-- BEGIN RECORDED INFORMATION --

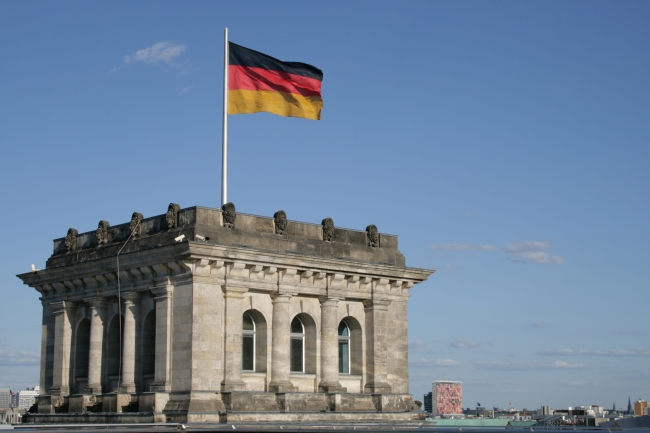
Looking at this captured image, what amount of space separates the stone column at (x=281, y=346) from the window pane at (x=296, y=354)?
147 cm

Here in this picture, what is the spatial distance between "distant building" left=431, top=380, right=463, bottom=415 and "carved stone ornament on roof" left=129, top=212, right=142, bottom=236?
63.7 meters

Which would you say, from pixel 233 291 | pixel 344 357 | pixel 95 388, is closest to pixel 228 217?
pixel 233 291

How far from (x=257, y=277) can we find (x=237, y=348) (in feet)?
11.2

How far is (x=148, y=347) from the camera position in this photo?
46344mm

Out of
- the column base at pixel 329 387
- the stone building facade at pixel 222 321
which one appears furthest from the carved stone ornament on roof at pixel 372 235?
the column base at pixel 329 387

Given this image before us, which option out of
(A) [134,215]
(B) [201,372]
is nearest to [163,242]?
(A) [134,215]

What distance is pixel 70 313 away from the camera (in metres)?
50.6

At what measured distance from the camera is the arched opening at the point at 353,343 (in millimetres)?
50250

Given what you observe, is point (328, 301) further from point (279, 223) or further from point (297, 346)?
point (279, 223)

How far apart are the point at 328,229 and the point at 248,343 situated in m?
7.15

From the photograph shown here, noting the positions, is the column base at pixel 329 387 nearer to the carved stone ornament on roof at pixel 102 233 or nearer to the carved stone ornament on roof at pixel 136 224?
the carved stone ornament on roof at pixel 136 224

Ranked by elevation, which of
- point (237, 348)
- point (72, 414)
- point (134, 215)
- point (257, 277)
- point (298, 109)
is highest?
point (298, 109)

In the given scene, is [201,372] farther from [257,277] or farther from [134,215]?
[134,215]

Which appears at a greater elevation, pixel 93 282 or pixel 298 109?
pixel 298 109
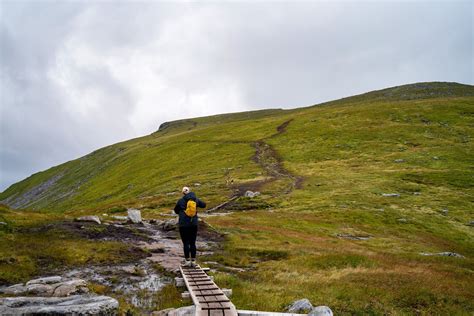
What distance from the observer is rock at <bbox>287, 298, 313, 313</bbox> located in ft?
44.7

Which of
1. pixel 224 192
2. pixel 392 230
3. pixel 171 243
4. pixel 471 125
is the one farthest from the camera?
pixel 471 125

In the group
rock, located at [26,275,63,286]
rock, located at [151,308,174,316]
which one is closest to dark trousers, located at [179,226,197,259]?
rock, located at [26,275,63,286]

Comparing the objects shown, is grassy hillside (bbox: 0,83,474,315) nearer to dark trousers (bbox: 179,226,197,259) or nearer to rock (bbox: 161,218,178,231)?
dark trousers (bbox: 179,226,197,259)

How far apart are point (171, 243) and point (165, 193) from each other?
5023 cm

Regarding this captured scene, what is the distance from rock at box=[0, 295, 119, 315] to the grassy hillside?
497cm

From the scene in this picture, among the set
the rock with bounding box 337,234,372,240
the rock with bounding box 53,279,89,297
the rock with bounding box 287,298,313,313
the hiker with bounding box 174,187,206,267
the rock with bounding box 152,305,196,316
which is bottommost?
the rock with bounding box 337,234,372,240

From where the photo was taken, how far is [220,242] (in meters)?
31.8

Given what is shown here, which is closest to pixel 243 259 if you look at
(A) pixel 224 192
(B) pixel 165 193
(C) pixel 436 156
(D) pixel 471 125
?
(A) pixel 224 192

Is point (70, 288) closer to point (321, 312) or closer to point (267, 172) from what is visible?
point (321, 312)

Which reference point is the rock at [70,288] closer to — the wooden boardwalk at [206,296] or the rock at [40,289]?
the rock at [40,289]

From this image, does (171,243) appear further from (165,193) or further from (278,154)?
(278,154)

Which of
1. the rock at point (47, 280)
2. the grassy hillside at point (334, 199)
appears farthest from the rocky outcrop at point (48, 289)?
the grassy hillside at point (334, 199)

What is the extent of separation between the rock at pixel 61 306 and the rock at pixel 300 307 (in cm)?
617

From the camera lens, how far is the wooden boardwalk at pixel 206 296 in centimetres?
1177
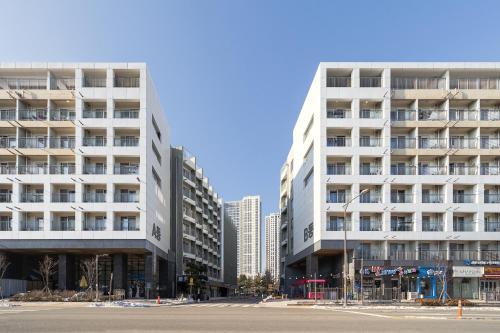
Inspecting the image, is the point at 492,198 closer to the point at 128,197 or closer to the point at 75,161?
the point at 128,197

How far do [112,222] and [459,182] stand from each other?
43.3 meters

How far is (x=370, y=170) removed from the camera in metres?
66.6

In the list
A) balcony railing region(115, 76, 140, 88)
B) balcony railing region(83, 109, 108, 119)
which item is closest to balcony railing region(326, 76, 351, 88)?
balcony railing region(115, 76, 140, 88)

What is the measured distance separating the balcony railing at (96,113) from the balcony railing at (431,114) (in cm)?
4017

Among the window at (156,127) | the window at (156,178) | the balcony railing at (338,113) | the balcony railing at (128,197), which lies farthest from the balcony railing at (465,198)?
the window at (156,127)

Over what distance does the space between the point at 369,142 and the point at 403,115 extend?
579 cm

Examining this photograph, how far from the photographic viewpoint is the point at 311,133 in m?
76.1

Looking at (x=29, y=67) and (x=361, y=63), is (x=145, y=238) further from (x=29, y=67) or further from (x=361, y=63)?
(x=361, y=63)

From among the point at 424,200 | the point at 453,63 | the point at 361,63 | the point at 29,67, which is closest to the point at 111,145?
the point at 29,67

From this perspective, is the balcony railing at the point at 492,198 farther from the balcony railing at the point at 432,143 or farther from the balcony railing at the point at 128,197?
the balcony railing at the point at 128,197

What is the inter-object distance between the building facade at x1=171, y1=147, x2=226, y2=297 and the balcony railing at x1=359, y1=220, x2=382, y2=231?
35.7 meters

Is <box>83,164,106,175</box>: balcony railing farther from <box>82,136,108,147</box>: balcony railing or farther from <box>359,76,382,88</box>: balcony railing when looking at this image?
<box>359,76,382,88</box>: balcony railing

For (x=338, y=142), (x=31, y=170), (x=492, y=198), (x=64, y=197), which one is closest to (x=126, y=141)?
(x=64, y=197)

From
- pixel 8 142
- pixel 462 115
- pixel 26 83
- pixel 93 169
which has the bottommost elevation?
pixel 93 169
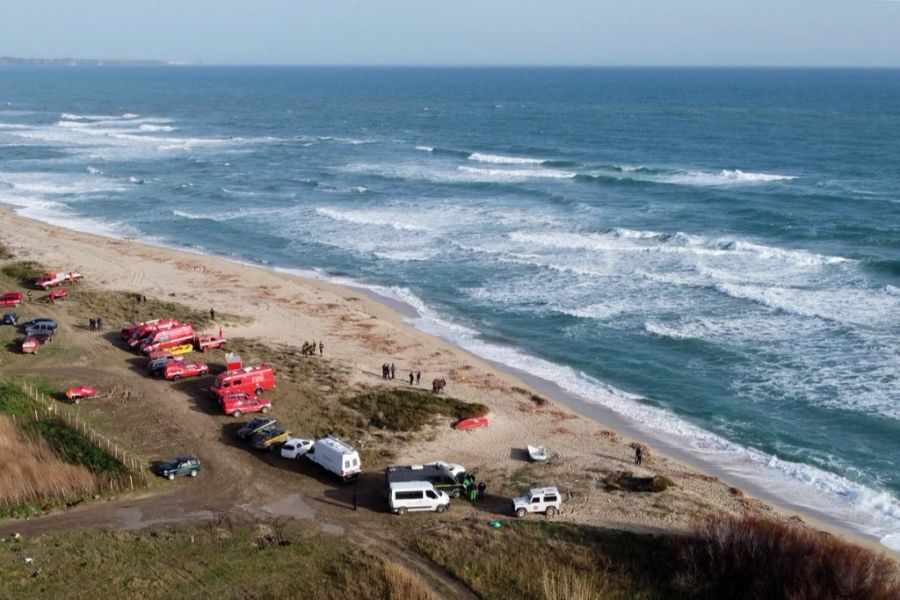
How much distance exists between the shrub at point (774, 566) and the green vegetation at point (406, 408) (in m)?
12.8

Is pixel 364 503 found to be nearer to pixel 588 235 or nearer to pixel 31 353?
pixel 31 353

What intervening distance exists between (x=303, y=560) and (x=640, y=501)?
39.1ft

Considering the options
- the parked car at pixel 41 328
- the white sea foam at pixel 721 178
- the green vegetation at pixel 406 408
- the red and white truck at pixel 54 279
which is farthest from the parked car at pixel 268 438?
the white sea foam at pixel 721 178

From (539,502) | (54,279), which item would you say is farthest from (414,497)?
(54,279)

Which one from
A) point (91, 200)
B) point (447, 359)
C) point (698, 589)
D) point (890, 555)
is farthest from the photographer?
point (91, 200)

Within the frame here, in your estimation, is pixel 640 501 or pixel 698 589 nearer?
pixel 698 589

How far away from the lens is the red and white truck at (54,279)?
52.8 meters

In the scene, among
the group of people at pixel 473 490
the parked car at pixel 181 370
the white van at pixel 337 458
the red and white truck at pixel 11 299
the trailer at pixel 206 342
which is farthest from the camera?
the red and white truck at pixel 11 299

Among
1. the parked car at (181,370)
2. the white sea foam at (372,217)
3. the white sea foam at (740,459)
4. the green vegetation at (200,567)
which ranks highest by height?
the white sea foam at (372,217)

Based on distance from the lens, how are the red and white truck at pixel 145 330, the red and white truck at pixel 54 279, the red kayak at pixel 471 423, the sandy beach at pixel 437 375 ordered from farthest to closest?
the red and white truck at pixel 54 279, the red and white truck at pixel 145 330, the red kayak at pixel 471 423, the sandy beach at pixel 437 375

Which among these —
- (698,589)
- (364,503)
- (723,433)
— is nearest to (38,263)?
(364,503)

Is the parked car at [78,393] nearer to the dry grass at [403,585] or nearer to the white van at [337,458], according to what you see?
the white van at [337,458]

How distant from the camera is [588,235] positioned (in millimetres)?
69562

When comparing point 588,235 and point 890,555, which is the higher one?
point 588,235
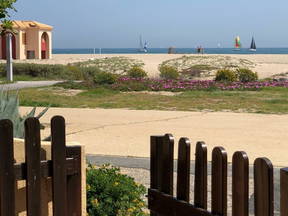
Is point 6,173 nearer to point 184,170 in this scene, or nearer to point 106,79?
point 184,170

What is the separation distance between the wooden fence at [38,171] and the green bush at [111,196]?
6.04 feet

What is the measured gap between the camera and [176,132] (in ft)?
41.2

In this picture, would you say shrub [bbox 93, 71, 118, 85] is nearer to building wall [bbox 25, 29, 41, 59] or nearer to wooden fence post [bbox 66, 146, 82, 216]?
wooden fence post [bbox 66, 146, 82, 216]

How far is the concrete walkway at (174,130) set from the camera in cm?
1060

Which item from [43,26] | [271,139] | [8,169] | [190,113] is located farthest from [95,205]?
[43,26]

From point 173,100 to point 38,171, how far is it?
1715 cm

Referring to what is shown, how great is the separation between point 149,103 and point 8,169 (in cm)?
1623

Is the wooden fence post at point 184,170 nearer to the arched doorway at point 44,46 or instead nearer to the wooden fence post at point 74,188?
the wooden fence post at point 74,188

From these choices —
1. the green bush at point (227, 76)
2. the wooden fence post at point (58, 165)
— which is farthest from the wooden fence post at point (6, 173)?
the green bush at point (227, 76)

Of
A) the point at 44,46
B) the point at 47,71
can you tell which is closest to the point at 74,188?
the point at 47,71

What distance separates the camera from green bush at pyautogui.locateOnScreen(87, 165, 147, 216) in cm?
553

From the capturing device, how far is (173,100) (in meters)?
20.5

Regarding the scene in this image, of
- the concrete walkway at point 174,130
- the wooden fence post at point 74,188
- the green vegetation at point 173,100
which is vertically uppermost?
the wooden fence post at point 74,188

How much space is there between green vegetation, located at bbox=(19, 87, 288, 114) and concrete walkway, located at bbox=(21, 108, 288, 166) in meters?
1.42
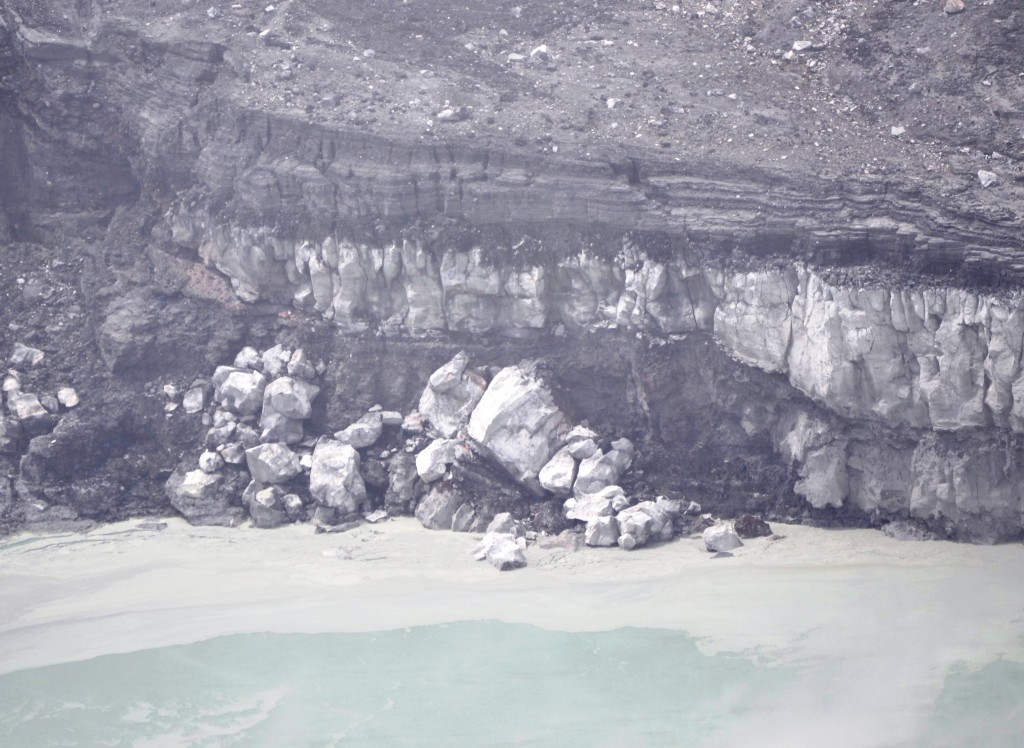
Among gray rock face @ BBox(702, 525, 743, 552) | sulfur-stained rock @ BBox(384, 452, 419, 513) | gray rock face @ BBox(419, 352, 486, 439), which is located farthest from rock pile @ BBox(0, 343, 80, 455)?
gray rock face @ BBox(702, 525, 743, 552)

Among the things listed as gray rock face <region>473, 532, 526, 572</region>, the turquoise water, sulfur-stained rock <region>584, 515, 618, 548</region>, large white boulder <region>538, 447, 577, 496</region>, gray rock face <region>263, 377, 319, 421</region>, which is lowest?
the turquoise water

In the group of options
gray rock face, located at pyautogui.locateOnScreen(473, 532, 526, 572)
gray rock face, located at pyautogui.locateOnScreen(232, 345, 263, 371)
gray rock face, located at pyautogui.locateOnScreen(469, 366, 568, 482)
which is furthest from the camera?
gray rock face, located at pyautogui.locateOnScreen(232, 345, 263, 371)

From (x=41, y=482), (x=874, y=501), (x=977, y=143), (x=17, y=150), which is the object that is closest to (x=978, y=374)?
(x=874, y=501)

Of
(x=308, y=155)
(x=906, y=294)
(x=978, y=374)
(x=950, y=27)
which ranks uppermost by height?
(x=950, y=27)

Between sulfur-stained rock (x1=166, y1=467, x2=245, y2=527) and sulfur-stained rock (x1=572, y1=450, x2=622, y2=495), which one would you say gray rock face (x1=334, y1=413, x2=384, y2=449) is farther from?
sulfur-stained rock (x1=572, y1=450, x2=622, y2=495)

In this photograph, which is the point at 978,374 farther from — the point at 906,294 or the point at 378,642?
the point at 378,642

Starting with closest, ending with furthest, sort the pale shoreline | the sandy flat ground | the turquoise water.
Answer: the turquoise water
the sandy flat ground
the pale shoreline

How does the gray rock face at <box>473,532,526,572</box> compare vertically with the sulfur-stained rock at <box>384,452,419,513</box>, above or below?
below
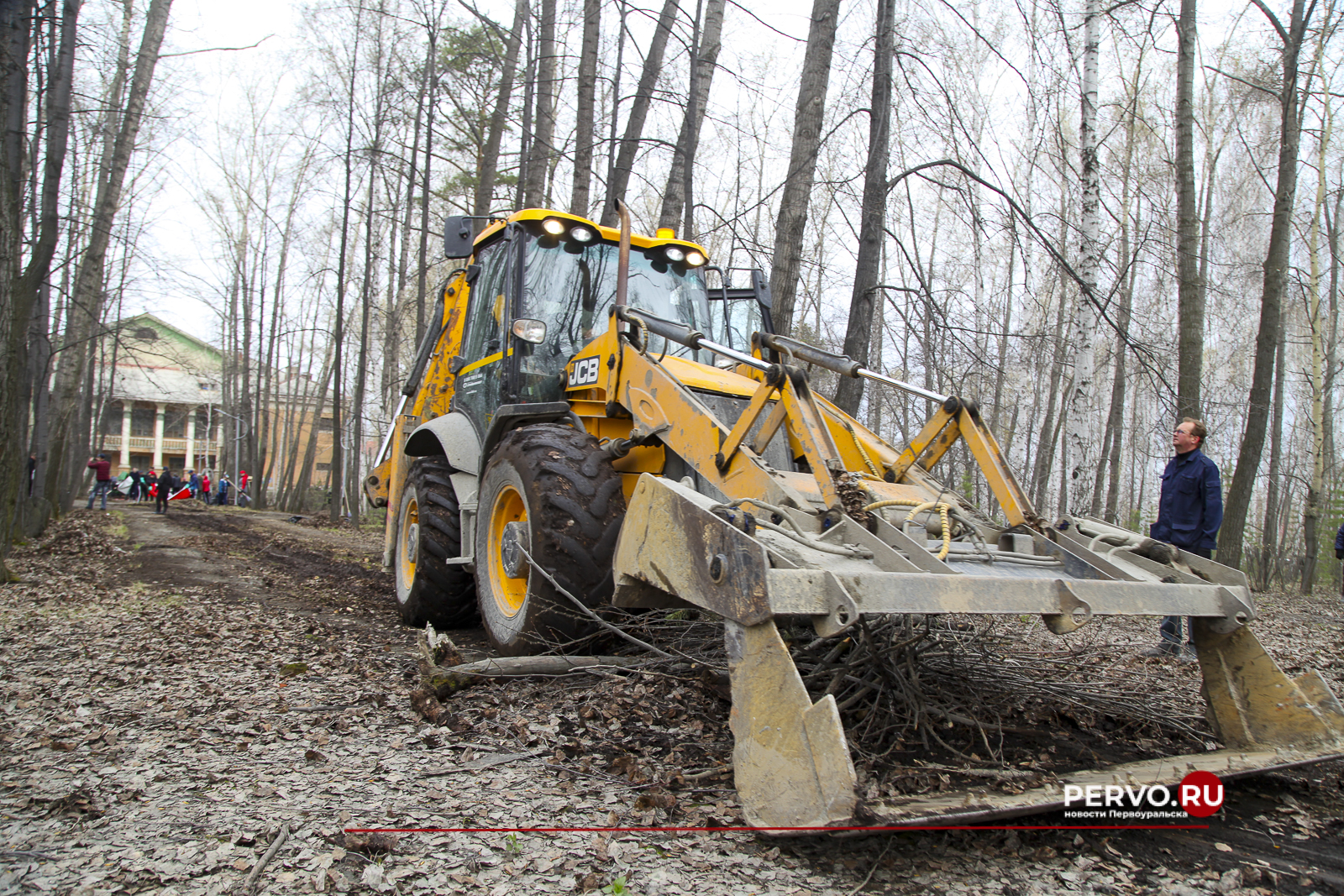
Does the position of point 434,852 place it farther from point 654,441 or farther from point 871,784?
point 654,441

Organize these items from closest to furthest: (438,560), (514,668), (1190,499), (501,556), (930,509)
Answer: (930,509), (514,668), (501,556), (438,560), (1190,499)

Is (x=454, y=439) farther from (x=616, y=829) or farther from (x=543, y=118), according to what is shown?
(x=543, y=118)

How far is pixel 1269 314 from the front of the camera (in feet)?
36.8

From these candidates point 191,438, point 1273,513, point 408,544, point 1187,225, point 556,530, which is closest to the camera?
point 556,530

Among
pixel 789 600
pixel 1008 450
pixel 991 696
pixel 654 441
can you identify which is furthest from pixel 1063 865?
pixel 1008 450

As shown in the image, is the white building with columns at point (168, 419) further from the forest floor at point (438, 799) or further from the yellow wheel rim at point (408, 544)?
the forest floor at point (438, 799)

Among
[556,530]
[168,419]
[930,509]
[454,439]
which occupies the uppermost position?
[168,419]

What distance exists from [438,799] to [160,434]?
5734 cm

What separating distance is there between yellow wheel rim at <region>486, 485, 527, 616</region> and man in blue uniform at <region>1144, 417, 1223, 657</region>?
14.5 feet

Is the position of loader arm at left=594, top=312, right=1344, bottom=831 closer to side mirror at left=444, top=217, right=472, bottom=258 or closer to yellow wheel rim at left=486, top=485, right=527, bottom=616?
yellow wheel rim at left=486, top=485, right=527, bottom=616

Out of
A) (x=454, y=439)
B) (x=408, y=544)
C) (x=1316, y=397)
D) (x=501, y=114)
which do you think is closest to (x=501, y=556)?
(x=454, y=439)

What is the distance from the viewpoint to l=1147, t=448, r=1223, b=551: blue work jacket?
19.9 ft

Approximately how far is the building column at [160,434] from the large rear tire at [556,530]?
5491cm

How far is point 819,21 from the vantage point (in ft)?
25.9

-- END RECORDED INFORMATION --

» **PROBLEM TO WORK ON**
Rewrite the material starting at its beginning and ending at the line containing "63.7 meters", with every "stone" changed to "marble" and all else left as it is. Leave out the pictures.

» **RESULT FOR THIS TASK**
Looking at this captured image, what amount of space separates the marble column at (x=281, y=346) from the window pane at (x=296, y=354)?
147 cm

Here in this picture, what is the spatial distance between "distant building" left=431, top=380, right=463, bottom=415 and "carved marble ornament on roof" left=129, top=212, right=142, bottom=236?
63.7 meters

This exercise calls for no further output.